Researchers from the University of California, San Diego in a recent study where they used data from the National Institutes of Health’s All of Us research program cohort found that factors such as lack of insurance, economic instability, and poor transportation to obtain care were associated with 30-day readmission. They also found that including various social determinants of health improved the model’s ability to predict which sepsis patients are at risk and which patients may benefit from additional resources around the time of discharge, or post-discharge.
The FDA released an updated guidance recently, and this is just one more in a number of recent government actions that point to a broader priority of improving diversity in health, and health research in particular.
Though the current FDA guidance is focused on clinical trials, researchers involved in longitudinal studies or observational studies, among other areas outside of clinical trials should still take notice. There are five key themes ranging from who the FDA’s guidance is currently targeting to how to be compliant – all covered in this article.
A new report from the National Science Foundation (NSF) on its merit review system reveals that reduced demand has boosted success rates for research applications at the government agency. Changes in the biology directorate are the most remarkable. Demand for funding in biology has dropped by 50% over the past decade, while the odds of securing a grant for funding have doubled, from 18% to 36%.

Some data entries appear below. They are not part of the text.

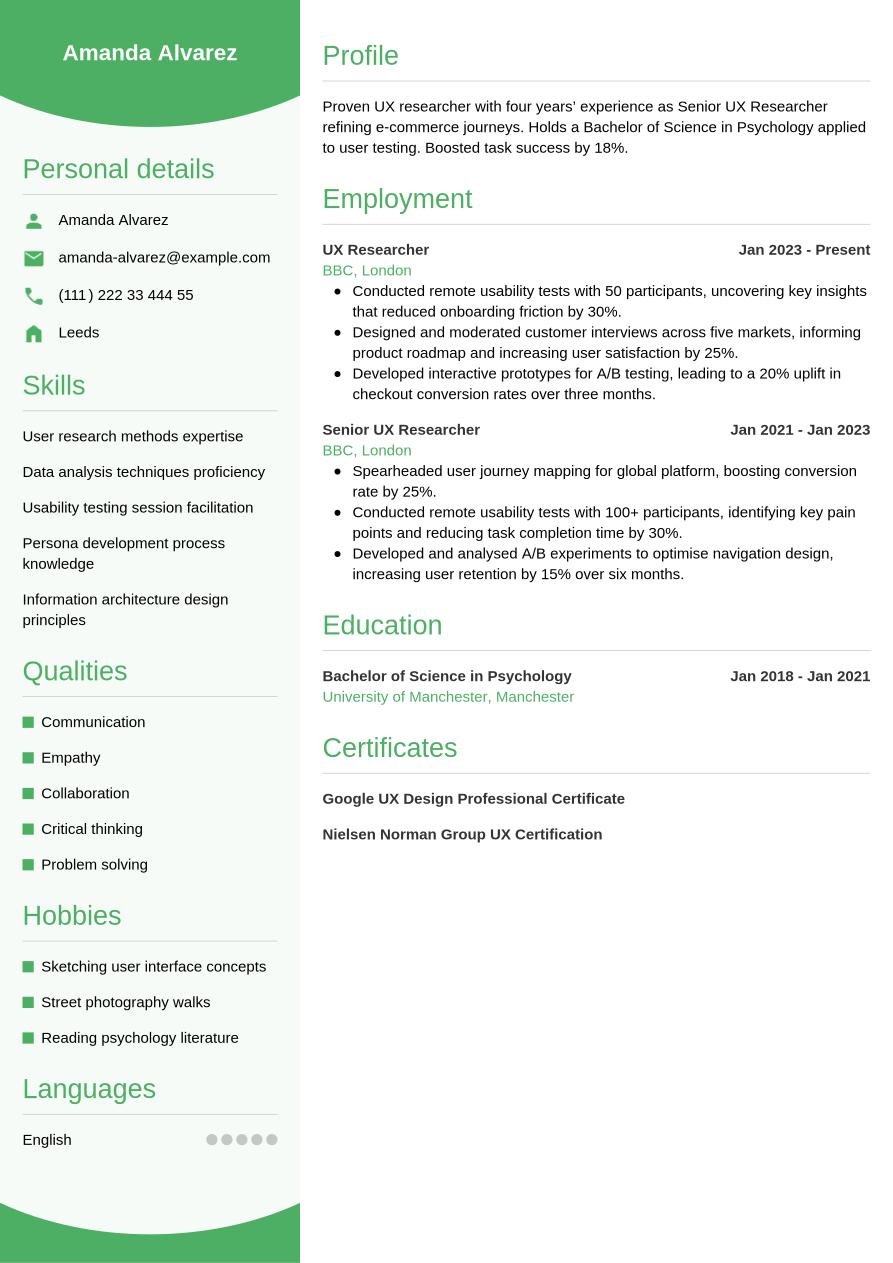 Amanda Alvarez

Personal details

Amanda Alvarez

amanda-alvarez@example.com

(111) 222 33 444 55

Leeds

Skills

User research methods expertise

Data analysis techniques proficiency

Usability testing session facilitation

Persona development process knowledge

Information architecture design principles

Qualities

Communication

Empathy

Collaboration

Critical thinking

Problem solving

Hobbies

Sketching user interface concepts

Street photography walks

Reading psychology literature

Languages

English

Profile

Proven UX researcher with four years' experience as Senior UX Researcher refining e-commerce journeys. Holds a Bachelor of Science in Psychology applied to user testing. Boosted task success by 18%.

Employment

UX Researcher
Jan 2023 - Present
BBC, London

- Conducted remote usability tests with 50 participants, uncovering key insights that reduced onboarding friction by 30%.
- Designed and moderated customer interviews across five markets, informing product roadmap and increasing user satisfaction by 25%.
- Developed interactive prototypes for A/B testing, leading to a 20% uplift in checkout conversion rates over three months.

Senior UX Researcher
Jan 2021 - Jan 2023
BBC, London

- Spearheaded user journey mapping for global platform, boosting conversion rate by 25%.
- Conducted remote usability tests with 100+ participants, identifying key pain points and reducing task completion time by 30%.
- Developed and analysed A/B experiments to optimise navigation design, increasing user retention by 15% over six months.

Education

Bachelor of Science in Psychology
Jan 2018 - Jan 2021
University of Manchester, Manchester

Certificates

Google UX Design Professional Certificate

Nielsen Norman Group UX Certification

After an explosion of excitement about the potential for machine learning in medicine, cracks in the foundation are emerging. More and more researchers are focusing on the ways that medical models can introduce algorithmic bias into health care. But in a new paper, machine learning researchers caution that such self-reflection is often ad hoc and incomplete. They argue that to get “an unbiased judgment of AI bias,” there needs to be a more routine and robust ways of analyzing how well algorithms perform. Without a standardized process, researchers will only find the bias they think to look for.